UNC-Chapel Hill COMP 790-58 GPGPU



3D Occlusion Inference from Multi-camera Videos

- Acceleration and Comparison

Li Guan


1. Previous Work

We consider the problem of detecting and accounting for the presence of occluders in a 3D scene based on silhouette cues in video streams obtained from multiple, calibrated views. We have shown that static occluders in the interaction space of dynamic objects can be detected and their 3D shape fully recovered from pure dynamic object motion.
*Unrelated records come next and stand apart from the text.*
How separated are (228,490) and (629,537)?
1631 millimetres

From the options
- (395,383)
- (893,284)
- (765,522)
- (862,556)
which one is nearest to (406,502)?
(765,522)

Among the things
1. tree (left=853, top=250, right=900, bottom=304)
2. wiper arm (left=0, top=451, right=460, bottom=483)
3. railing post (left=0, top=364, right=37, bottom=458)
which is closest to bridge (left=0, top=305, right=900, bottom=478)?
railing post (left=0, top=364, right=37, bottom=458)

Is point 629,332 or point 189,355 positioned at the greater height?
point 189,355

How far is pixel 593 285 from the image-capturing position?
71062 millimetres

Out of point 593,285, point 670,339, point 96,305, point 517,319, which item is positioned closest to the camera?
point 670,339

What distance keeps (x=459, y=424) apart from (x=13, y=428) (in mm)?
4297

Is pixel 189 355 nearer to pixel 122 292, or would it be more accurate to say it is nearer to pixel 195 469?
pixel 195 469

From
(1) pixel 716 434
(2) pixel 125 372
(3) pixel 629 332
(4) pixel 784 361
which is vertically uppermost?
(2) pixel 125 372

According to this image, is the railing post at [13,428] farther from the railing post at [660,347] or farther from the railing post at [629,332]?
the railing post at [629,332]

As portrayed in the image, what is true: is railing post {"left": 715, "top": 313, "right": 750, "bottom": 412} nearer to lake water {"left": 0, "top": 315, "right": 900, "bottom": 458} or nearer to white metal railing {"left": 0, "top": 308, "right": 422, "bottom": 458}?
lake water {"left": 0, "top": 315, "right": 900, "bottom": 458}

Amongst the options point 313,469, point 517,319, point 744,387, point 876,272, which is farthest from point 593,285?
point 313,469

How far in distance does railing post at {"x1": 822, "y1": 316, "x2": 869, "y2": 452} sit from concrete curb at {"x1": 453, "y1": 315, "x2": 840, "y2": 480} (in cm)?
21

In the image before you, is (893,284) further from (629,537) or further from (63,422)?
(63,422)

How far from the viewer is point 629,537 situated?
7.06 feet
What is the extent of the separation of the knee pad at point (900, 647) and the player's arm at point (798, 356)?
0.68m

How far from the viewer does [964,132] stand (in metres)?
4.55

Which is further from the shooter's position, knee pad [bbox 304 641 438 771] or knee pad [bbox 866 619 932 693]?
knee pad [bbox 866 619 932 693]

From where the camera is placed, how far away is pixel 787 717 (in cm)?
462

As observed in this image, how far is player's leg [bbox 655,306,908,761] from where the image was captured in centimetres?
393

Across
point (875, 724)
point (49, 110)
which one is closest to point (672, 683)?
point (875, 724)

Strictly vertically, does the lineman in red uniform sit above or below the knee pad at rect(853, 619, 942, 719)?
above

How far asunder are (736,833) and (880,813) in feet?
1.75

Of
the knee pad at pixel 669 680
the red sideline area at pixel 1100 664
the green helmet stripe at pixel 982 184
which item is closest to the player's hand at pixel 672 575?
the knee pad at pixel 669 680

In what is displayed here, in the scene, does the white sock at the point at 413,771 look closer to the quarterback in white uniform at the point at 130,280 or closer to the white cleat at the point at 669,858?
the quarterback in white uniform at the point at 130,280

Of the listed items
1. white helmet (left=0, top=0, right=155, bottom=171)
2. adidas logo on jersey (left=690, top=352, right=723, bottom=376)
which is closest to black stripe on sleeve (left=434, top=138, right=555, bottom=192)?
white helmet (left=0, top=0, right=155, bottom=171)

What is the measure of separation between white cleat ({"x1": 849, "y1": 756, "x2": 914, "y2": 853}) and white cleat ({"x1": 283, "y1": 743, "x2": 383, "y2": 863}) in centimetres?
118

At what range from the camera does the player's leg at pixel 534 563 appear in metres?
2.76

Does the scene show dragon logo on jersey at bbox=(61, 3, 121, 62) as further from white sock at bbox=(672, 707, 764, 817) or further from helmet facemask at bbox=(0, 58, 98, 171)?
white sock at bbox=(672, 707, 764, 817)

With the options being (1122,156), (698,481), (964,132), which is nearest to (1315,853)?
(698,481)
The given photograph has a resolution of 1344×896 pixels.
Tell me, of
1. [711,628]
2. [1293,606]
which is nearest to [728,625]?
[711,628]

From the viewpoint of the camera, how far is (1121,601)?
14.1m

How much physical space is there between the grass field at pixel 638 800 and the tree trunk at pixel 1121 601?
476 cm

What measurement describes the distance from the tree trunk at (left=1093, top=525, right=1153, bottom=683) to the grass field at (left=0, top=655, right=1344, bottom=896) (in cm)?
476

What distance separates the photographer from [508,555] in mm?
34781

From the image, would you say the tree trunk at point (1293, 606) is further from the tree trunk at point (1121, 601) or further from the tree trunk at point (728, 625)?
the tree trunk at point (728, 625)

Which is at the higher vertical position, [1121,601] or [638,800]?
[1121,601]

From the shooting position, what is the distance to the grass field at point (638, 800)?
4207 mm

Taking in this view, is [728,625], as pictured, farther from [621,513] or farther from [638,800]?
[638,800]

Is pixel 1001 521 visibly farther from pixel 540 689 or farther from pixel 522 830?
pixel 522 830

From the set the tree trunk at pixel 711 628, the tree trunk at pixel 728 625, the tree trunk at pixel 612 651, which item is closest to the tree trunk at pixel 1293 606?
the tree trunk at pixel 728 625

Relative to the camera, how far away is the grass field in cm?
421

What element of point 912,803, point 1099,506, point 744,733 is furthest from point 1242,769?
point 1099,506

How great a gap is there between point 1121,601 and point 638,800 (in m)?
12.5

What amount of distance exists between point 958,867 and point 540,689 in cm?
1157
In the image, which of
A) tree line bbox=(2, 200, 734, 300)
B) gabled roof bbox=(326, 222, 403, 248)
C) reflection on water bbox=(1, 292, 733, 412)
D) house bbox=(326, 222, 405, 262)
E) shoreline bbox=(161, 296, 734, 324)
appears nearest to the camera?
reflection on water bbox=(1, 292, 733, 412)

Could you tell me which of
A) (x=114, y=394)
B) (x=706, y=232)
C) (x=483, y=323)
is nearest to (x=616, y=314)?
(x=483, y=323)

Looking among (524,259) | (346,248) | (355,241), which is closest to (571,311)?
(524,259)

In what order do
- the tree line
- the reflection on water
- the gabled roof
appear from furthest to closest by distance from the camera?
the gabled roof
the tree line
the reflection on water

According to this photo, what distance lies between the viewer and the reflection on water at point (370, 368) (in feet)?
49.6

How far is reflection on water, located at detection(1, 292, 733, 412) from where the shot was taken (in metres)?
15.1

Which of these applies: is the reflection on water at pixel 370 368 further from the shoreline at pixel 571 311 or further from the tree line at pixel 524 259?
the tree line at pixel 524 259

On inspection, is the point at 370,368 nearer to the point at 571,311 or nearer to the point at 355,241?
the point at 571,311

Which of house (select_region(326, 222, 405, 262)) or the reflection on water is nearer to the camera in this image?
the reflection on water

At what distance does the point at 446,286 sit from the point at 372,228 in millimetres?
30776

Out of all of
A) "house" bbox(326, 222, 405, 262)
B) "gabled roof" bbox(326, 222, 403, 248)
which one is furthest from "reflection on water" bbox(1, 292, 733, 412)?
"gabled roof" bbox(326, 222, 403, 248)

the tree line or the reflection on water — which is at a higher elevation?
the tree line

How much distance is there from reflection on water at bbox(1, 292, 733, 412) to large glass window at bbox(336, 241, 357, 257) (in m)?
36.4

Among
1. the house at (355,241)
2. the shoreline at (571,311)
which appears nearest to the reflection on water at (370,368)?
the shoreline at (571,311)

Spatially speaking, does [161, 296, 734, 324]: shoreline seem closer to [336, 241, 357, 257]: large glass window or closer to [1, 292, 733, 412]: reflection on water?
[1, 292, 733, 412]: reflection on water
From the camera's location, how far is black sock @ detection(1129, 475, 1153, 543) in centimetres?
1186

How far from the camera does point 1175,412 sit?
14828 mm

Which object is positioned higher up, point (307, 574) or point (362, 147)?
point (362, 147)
Occluder information can then be used for online correction and consolidation of dynamic object shape. More details.

We use volumetric representation. So far, the CPU version takes about 1 min. to compute 1 set of 9 cameras frames for a 128 by 128 by 128 volume. Normally for each camera, thousands of video frames have to be processed to achieve the result as shown in the right colume of the above figure. The ultimate goal is to make this process realtime, so acceleration is a must. The advantage of utilizing the Graphics hardware is the volumetric compuation is easy for parallelization, with which we hope to get a great speedup. But the challenges lie in the following areas,
(1) Peak findings along each viewing ray for every voxel, which is computationally intensive and hard for parallelization.
(2) Probability accumulation through camera views and time frames, which requires extra care of the precision we are able to get.

2. Goal

Analysis the CPU version and specify the parts that can benefit from GPU acceleration. Using GLSL on ATI X1400 for evaluation.

3. CPU Version Analysis

From the above chart we know:
(1) the CPU version is bounded by O(fcN), where f is the number of frames, c is the number of cameras, N is the number of voxels in the grid.
(2) the most time-consuming process is the peak-finding in the Occluder grid computation step, which takes O(3cN) time complexity for every time step. And since we have already used some acceleration approach such as divide-and-conquer to achieve this speed, we need more delicate attention on peak-finding in the GPU version.
(3) most of the computations are on the voxels, which makes GPU parallelization feasible. However, the computation of O grid depends on the completion of F grid computation. This means the program needs to stall waiting for F computation before running the O computation. It is also the case for the peak-finding.
(4) it is unlikely that all temporary volumes can be stored in memory, which means we may need to re-design the data flow for GPU implementation.

4. Data Flow

Foreground Volume Inference:

Foreground Peak Finding:
To be updated...

5. Current Status

Feb 6th Proposal and webpage set up.

End of March, analysis of the CPU version, propose stages that are good for GPU acceleration, and which are not. Main GPU framework set up.

Middle of April, first version.

End of April, testing, evaluation results, and final report.